# Show Brag Taunton 27/9/08



## Sungold-Bengals (Mar 10, 2008)

Well Sunny was such a good boy today - it was a nervous wait but well worth it!

Sunny was awarded a 1st in his first adult Open, then Best of Breed a 1st & a 3rd in his side classes 

Best of all his first Challenge Certificate 


















Best of Breed Medal


----------



## Toby & Darwin (May 26, 2008)

What a fantastic day for you. Well done!!!!!


----------



## Selk67U2 (May 5, 2008)

*Brilliant Christina "CONGRATS" to you and Sunny*


----------



## Biawhiska (Mar 28, 2008)

He is Stunning.
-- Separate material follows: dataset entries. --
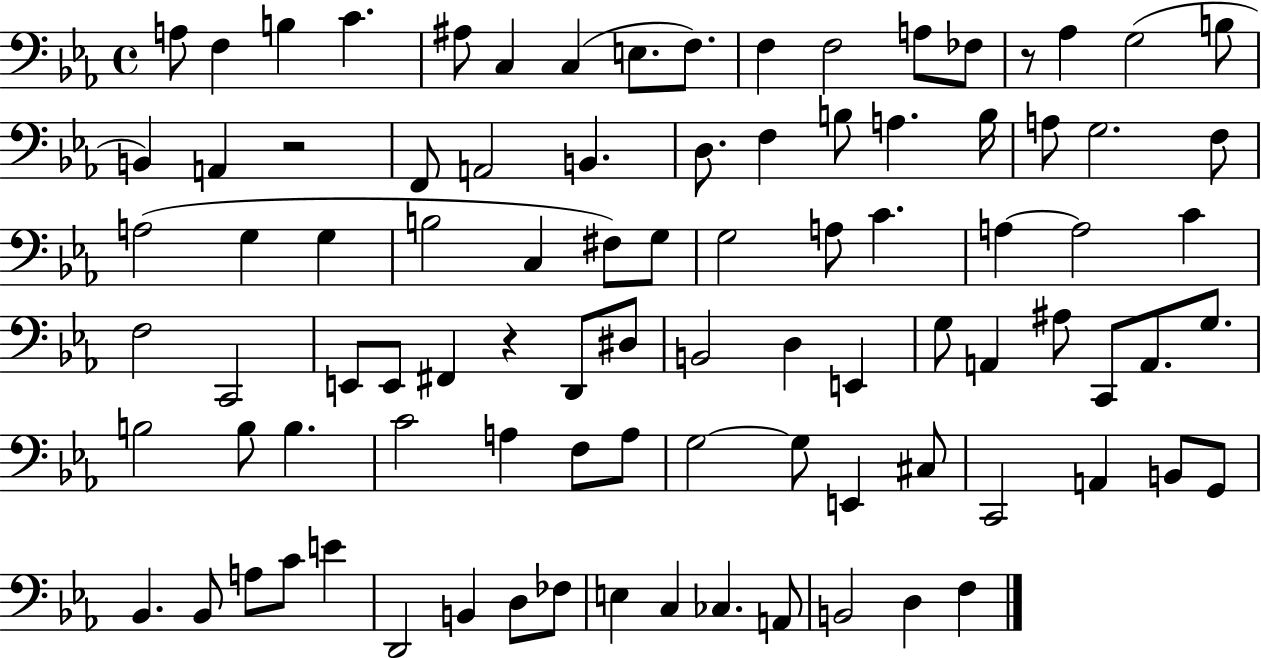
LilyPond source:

{
  \clef bass
  \time 4/4
  \defaultTimeSignature
  \key ees \major
  a8 f4 b4 c'4. | ais8 c4 c4( e8. f8.) | f4 f2 a8 fes8 | r8 aes4 g2( b8 | \break b,4) a,4 r2 | f,8 a,2 b,4. | d8. f4 b8 a4. b16 | a8 g2. f8 | \break a2( g4 g4 | b2 c4 fis8) g8 | g2 a8 c'4. | a4~~ a2 c'4 | \break f2 c,2 | e,8 e,8 fis,4 r4 d,8 dis8 | b,2 d4 e,4 | g8 a,4 ais8 c,8 a,8. g8. | \break b2 b8 b4. | c'2 a4 f8 a8 | g2~~ g8 e,4 cis8 | c,2 a,4 b,8 g,8 | \break bes,4. bes,8 a8 c'8 e'4 | d,2 b,4 d8 fes8 | e4 c4 ces4. a,8 | b,2 d4 f4 | \break \bar "|."
}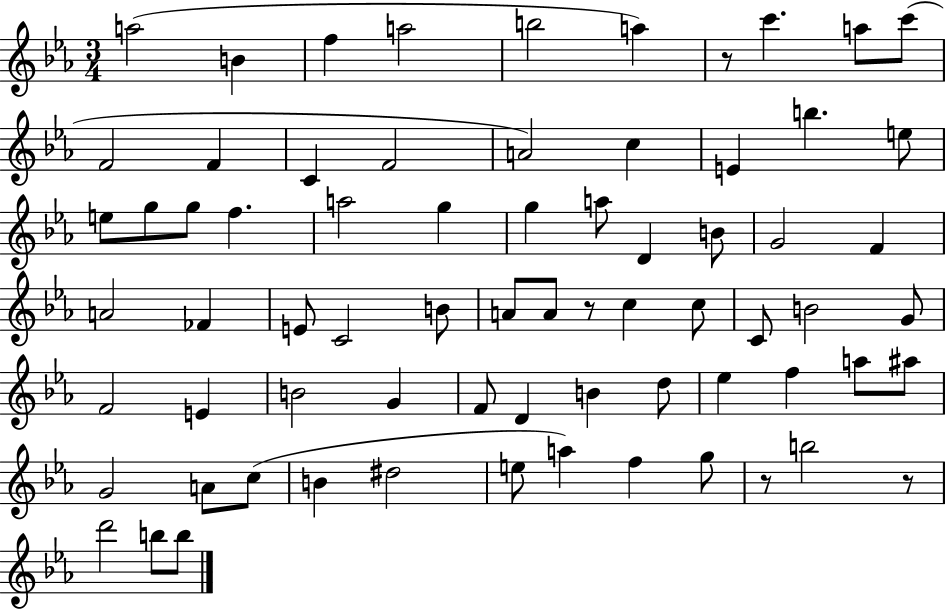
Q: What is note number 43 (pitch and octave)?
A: F4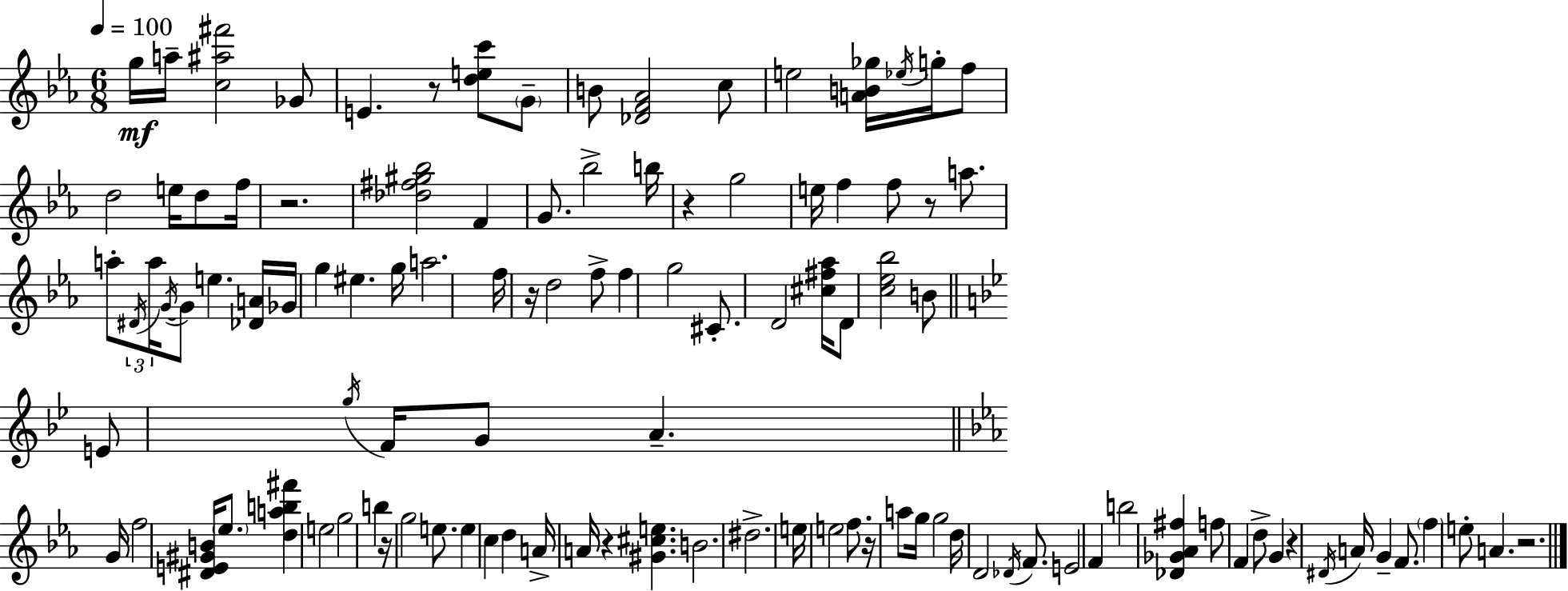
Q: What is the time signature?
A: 6/8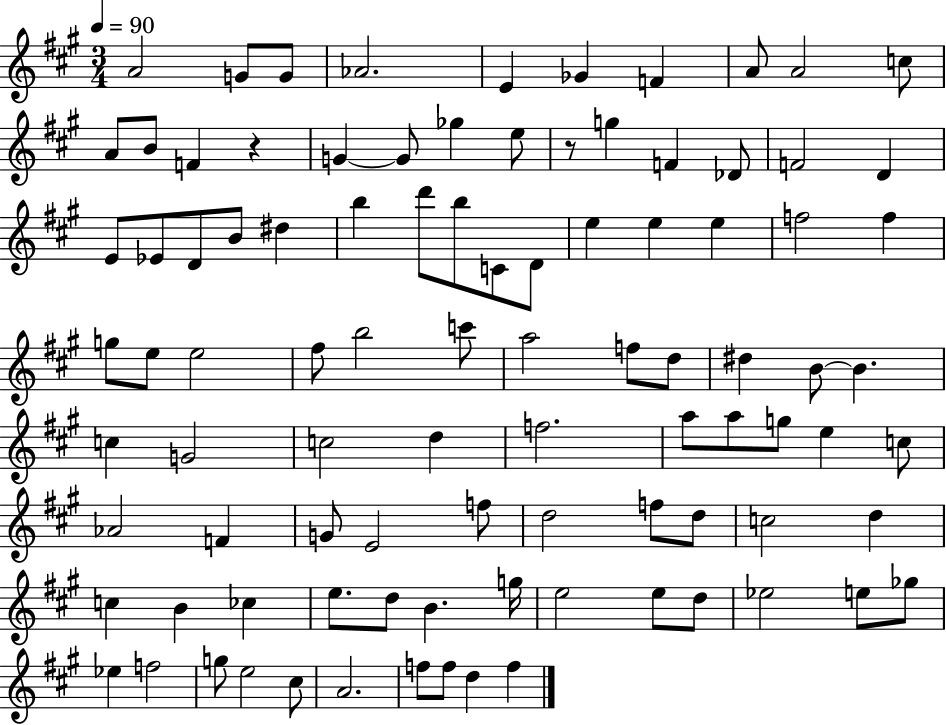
X:1
T:Untitled
M:3/4
L:1/4
K:A
A2 G/2 G/2 _A2 E _G F A/2 A2 c/2 A/2 B/2 F z G G/2 _g e/2 z/2 g F _D/2 F2 D E/2 _E/2 D/2 B/2 ^d b d'/2 b/2 C/2 D/2 e e e f2 f g/2 e/2 e2 ^f/2 b2 c'/2 a2 f/2 d/2 ^d B/2 B c G2 c2 d f2 a/2 a/2 g/2 e c/2 _A2 F G/2 E2 f/2 d2 f/2 d/2 c2 d c B _c e/2 d/2 B g/4 e2 e/2 d/2 _e2 e/2 _g/2 _e f2 g/2 e2 ^c/2 A2 f/2 f/2 d f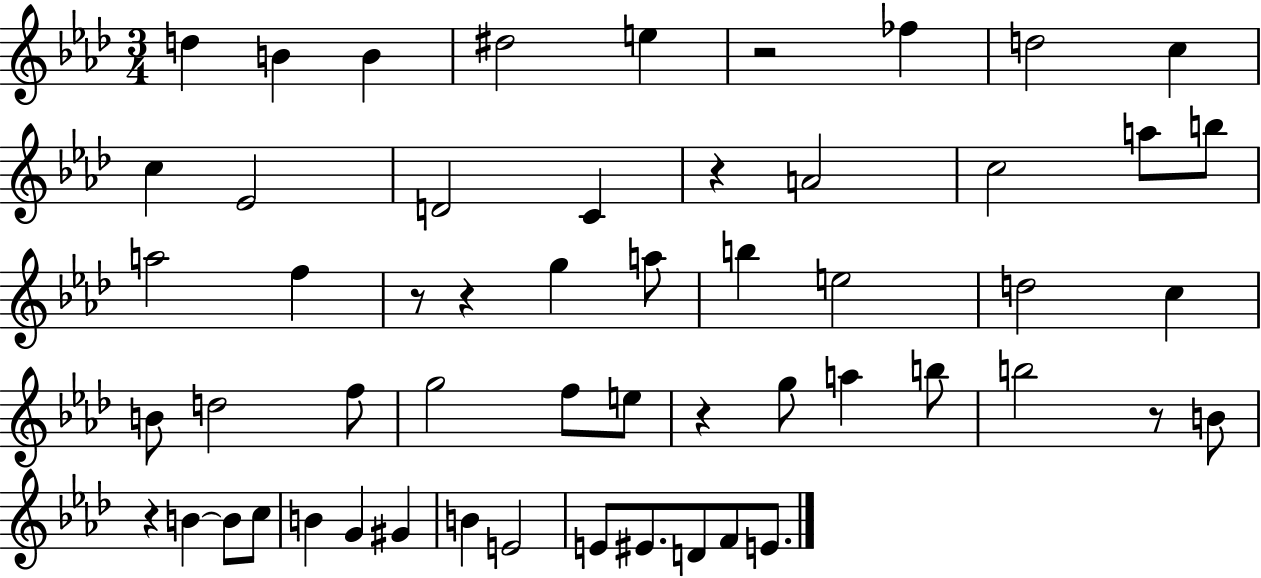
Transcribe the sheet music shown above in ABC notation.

X:1
T:Untitled
M:3/4
L:1/4
K:Ab
d B B ^d2 e z2 _f d2 c c _E2 D2 C z A2 c2 a/2 b/2 a2 f z/2 z g a/2 b e2 d2 c B/2 d2 f/2 g2 f/2 e/2 z g/2 a b/2 b2 z/2 B/2 z B B/2 c/2 B G ^G B E2 E/2 ^E/2 D/2 F/2 E/2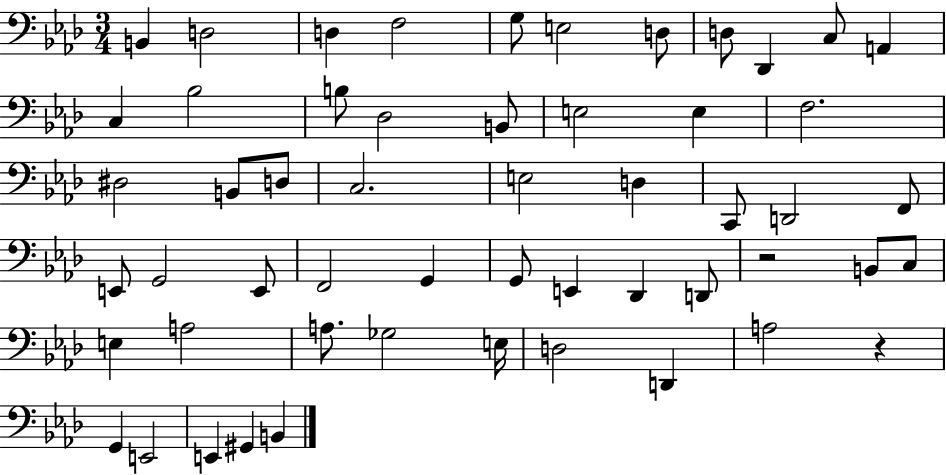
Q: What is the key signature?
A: AES major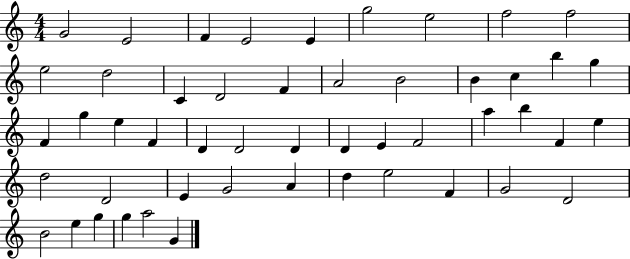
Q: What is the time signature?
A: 4/4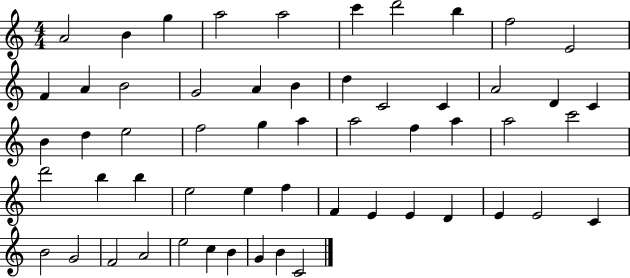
{
  \clef treble
  \numericTimeSignature
  \time 4/4
  \key c \major
  a'2 b'4 g''4 | a''2 a''2 | c'''4 d'''2 b''4 | f''2 e'2 | \break f'4 a'4 b'2 | g'2 a'4 b'4 | d''4 c'2 c'4 | a'2 d'4 c'4 | \break b'4 d''4 e''2 | f''2 g''4 a''4 | a''2 f''4 a''4 | a''2 c'''2 | \break d'''2 b''4 b''4 | e''2 e''4 f''4 | f'4 e'4 e'4 d'4 | e'4 e'2 c'4 | \break b'2 g'2 | f'2 a'2 | e''2 c''4 b'4 | g'4 b'4 c'2 | \break \bar "|."
}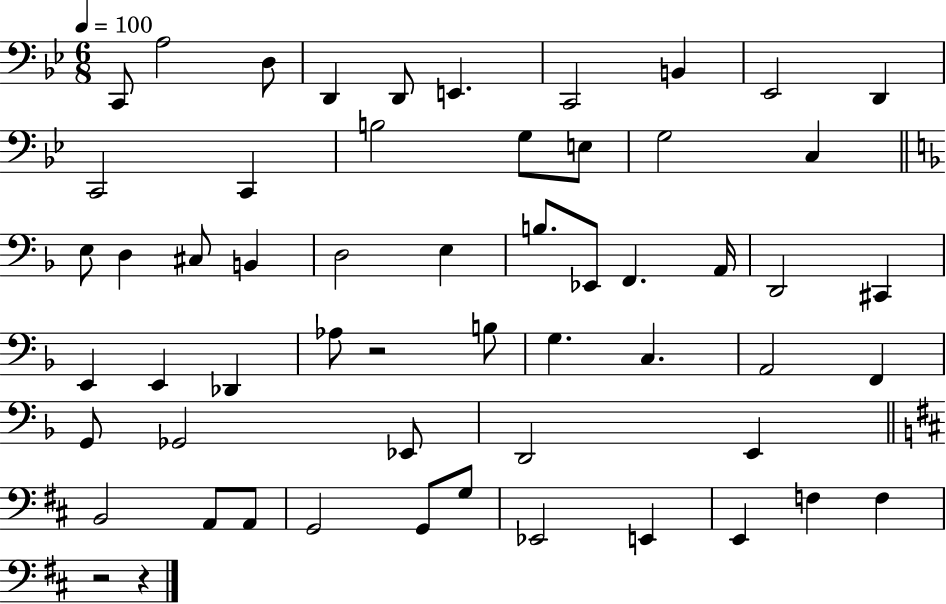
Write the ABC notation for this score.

X:1
T:Untitled
M:6/8
L:1/4
K:Bb
C,,/2 A,2 D,/2 D,, D,,/2 E,, C,,2 B,, _E,,2 D,, C,,2 C,, B,2 G,/2 E,/2 G,2 C, E,/2 D, ^C,/2 B,, D,2 E, B,/2 _E,,/2 F,, A,,/4 D,,2 ^C,, E,, E,, _D,, _A,/2 z2 B,/2 G, C, A,,2 F,, G,,/2 _G,,2 _E,,/2 D,,2 E,, B,,2 A,,/2 A,,/2 G,,2 G,,/2 G,/2 _E,,2 E,, E,, F, F, z2 z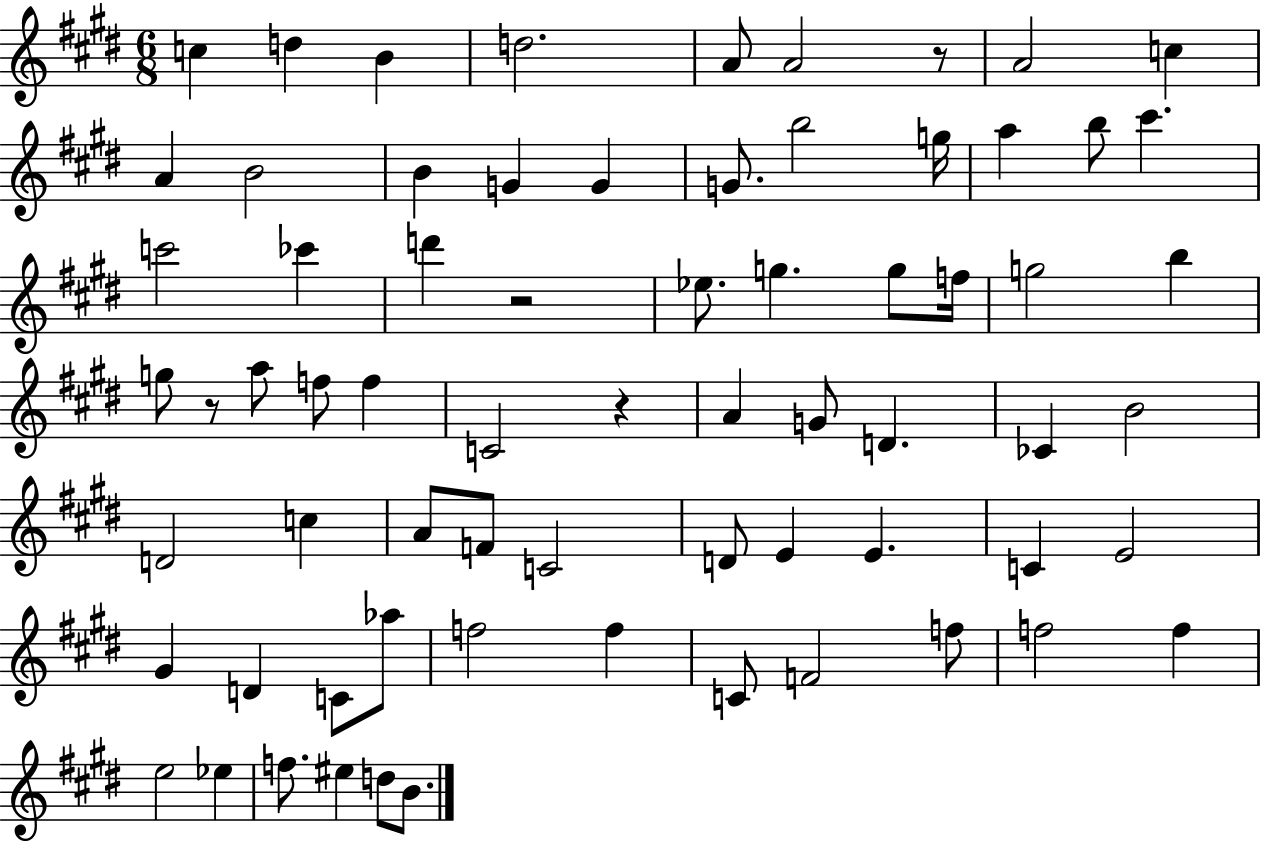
{
  \clef treble
  \numericTimeSignature
  \time 6/8
  \key e \major
  c''4 d''4 b'4 | d''2. | a'8 a'2 r8 | a'2 c''4 | \break a'4 b'2 | b'4 g'4 g'4 | g'8. b''2 g''16 | a''4 b''8 cis'''4. | \break c'''2 ces'''4 | d'''4 r2 | ees''8. g''4. g''8 f''16 | g''2 b''4 | \break g''8 r8 a''8 f''8 f''4 | c'2 r4 | a'4 g'8 d'4. | ces'4 b'2 | \break d'2 c''4 | a'8 f'8 c'2 | d'8 e'4 e'4. | c'4 e'2 | \break gis'4 d'4 c'8 aes''8 | f''2 f''4 | c'8 f'2 f''8 | f''2 f''4 | \break e''2 ees''4 | f''8. eis''4 d''8 b'8. | \bar "|."
}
Weldone on his first CC.


----------



## Saynamore (Feb 28, 2008)

Sungold-Bengals said:


> Well Sunny was such a good boy today - it was a nervous wait but well worth it!
> 
> Sunny was awarded a 1st in his first adult Open, then Best of Breed a 1st & a 3rd in his side classes
> 
> ...


Brilliant, excellent result Christina! and special congratulations on the first cc, he's on his way now...............watch this space


----------



## Sungold-Bengals (Mar 10, 2008)

Thanks for all your lovely comments - yes he is on his way!!! 
Yipee!


----------



## Selk67U2 (May 5, 2008)

*Christina I meant to ask....what is the medal for ? it's lovely*


----------



## Sungold-Bengals (Mar 10, 2008)

Selk67U2 said:


> *Christina I meant to ask....what is the medal for ? it's lovely*


That's for Best of Breed! Instead of a fancy rosette 

Or for wearing around Sainsbury's


----------



## Selk67U2 (May 5, 2008)

*Hahaha, Thats lovely to keep, at least the cats can't claw it to bits like a rosette...mine are very good at that, lol*


----------



## Daisy May (Aug 19, 2008)

Well done...a medal what a nice idea


----------



## Jen26 (Apr 22, 2008)

welldone, i like the medal,what a nice idea


----------



## emmar (Aug 1, 2008)

well done


----------



## raggs (Aug 3, 2008)

Congratulations Christina, you obviously had a great day, did you find it too hot in the show hall again. i wish they would use some fans or A.C. at some of these venues. again well done................Chris


----------



## Sungold-Bengals (Mar 10, 2008)

Hi Chris
Yes it was so hot and stuffy. Lots of people looking around which was good for the show, but not so good for meeting people!
Glad you did really well too - just seen your thread!


----------



## ErbslinTrouble (Sep 1, 2008)

lovely to meet you Christina! and well done!! I wish i had brought my girls they would have done well being the only female Ocicat and Silver Bengal queen! lol


----------



## Biawhiska (Mar 28, 2008)

The Medal is cool


----------



## Rraa (Apr 15, 2008)

What a darling handsome boy he is too Christina! You must be so pleased  (you should be!) Glad you had a good outing. Congratulations. Looking forward to hearing more show brags from you.


----------



## Anna Shafto (Aug 18, 2008)

Excellent News - Well done on your fab day!


----------



## janet001 (Apr 30, 2008)

*Congratulations and well done Sunny *


----------



## Xiaoli (Aug 10, 2008)

Well done. 

I can just see a bit of my girls vet bedding and her blanket in pen 215 next door hehe


----------



## siams (Nov 2, 2007)

Congratulations on a brill day


----------



## TinkersGal (Sep 5, 2008)

Many Congrats!! Well done..Woo!!!


----------



## Sungold-Bengals (Mar 10, 2008)

Xiaoli said:


> Well done.
> 
> I can just see a bit of my girls vet bedding and her blanket in pen 215 next door hehe


Oh if only I'd known - I could have said hello properly & taken some photos for you too 

Lucie Lockett had a good day too if I remember rightly - well done!


----------



## Siamese Kelly (Jan 6, 2008)

WELL DONE TO YOU CHRISTINA & SUNNY,MUCH DESERVED


----------



## Guest (Sep 30, 2008)

What a gorgeous cat - well done!!!

Louise
X


----------